Well, cheers Dave! I actually spent over 700 hours on researching and writing the submission, with personal visits to both Norway and Iceland, where I interviewed senior politicians, trade representatives and others, to give first-hand information to go into the report.

But, Dave, you are also dismissing a huge amount of time put forward by EU Referendum readers, and the huge help given by The Boiling Frog and others, who were also just as keen to have a fair competition, those whom you have now so casually insulted.  But that doesn't matter - they're only plebs who didn't go to Eton.
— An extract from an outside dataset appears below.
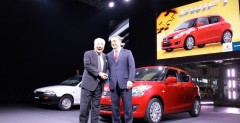 Nowy Suzuki Swift 2010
Despite that, I then wrote to him about the submission of which he had been so dismissive: "You will not have read it of course", I ventured.  These very clever people never do ... they have the wonderful gift of divining the quality of such things without needing to read them. Thus, I observed: "You are undoubtedly far too clever and grand and could not be expected to soil your magnificent brain with such material". And we couldn't have him actually learning anything.

"However", I added, "I must really thank you for such an illustrative example of what the other half think of us plebs. I am sure my readers are going hugely to enjoy your perceptive analysis".

Compare and contrast this with what they were saying to my face. Isn't it refreshing when the mask slips and you find out what they really think about you, and what they are really saying! For all their airs and graces and their fine words, the truth will out. But how sad, the message is always the same: "know thine place, pleb!"

Whatever did we do before the internet, and learned professors who press the wrong buttons? But whatever made me think I was ever going to get a fair deal from the IEA? At least we got their "Ratner" moment, when we learned what they really think of us.